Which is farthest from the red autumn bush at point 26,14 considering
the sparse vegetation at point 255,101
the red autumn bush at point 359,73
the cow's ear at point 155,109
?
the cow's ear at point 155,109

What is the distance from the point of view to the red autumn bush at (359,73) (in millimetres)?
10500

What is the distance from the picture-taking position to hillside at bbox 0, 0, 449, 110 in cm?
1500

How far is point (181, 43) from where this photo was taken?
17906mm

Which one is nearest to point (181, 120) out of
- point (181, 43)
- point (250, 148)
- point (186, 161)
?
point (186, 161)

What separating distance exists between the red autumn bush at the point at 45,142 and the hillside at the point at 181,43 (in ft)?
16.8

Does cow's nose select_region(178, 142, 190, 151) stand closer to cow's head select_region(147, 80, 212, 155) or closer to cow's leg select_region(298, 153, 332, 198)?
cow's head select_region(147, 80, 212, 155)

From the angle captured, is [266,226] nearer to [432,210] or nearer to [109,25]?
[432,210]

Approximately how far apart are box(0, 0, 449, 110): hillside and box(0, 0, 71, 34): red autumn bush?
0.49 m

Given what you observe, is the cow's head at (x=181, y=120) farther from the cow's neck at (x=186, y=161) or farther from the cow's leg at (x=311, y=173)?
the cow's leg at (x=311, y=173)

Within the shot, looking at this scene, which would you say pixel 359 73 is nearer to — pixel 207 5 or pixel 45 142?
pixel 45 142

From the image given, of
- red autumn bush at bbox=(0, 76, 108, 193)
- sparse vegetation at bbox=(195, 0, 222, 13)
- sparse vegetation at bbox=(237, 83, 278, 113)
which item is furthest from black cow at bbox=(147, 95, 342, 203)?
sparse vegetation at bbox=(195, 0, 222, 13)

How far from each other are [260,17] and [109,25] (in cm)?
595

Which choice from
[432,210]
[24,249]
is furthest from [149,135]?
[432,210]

..........

Copy out all of the records above verbatim, preserving every line in its original order.

REPLY:
Which is farthest from the red autumn bush at point 26,14 considering
the sparse vegetation at point 255,101
the red autumn bush at point 359,73
the cow's ear at point 155,109
?
the cow's ear at point 155,109

What is the distance from the point of view to the red autumn bush at (359,73) (in millimetres)?
10500

What is the distance from the picture-taking position to hillside at bbox 0, 0, 449, 110 in cm?
1500

How far is point (181, 43) from where this photo was taken?
17906mm

Which one is nearest to point (181, 120) out of
- point (181, 43)
- point (250, 148)
- point (186, 161)
?
point (186, 161)

What separating distance exists between the red autumn bush at the point at 45,142 and the hillside at the point at 181,43 (in ft)?
16.8

Does cow's nose select_region(178, 142, 190, 151) stand closer to cow's head select_region(147, 80, 212, 155) or closer to cow's leg select_region(298, 153, 332, 198)?
cow's head select_region(147, 80, 212, 155)

From the angle captured, is [266,226] nearer to [432,210] or nearer to [109,25]?
[432,210]

Approximately how far apart are box(0, 0, 449, 110): hillside and box(0, 0, 71, 34): red autumn bush?
0.49 m

Given what you observe, is the cow's head at (x=181, y=120) farther from the cow's neck at (x=186, y=161) or farther from the cow's leg at (x=311, y=173)?
the cow's leg at (x=311, y=173)

Within the shot, looking at this scene, which would you say pixel 359 73 is nearer to — pixel 207 5 or pixel 45 142?
pixel 45 142

From the image given, of
- red autumn bush at bbox=(0, 76, 108, 193)
- sparse vegetation at bbox=(195, 0, 222, 13)
- sparse vegetation at bbox=(237, 83, 278, 113)
which item is furthest from black cow at bbox=(147, 95, 342, 203)?
sparse vegetation at bbox=(195, 0, 222, 13)

How far from each other are [260,17] and [109,25] (in cm)?
595

Which choice from
[432,210]
[24,249]
is furthest from [149,135]?
[432,210]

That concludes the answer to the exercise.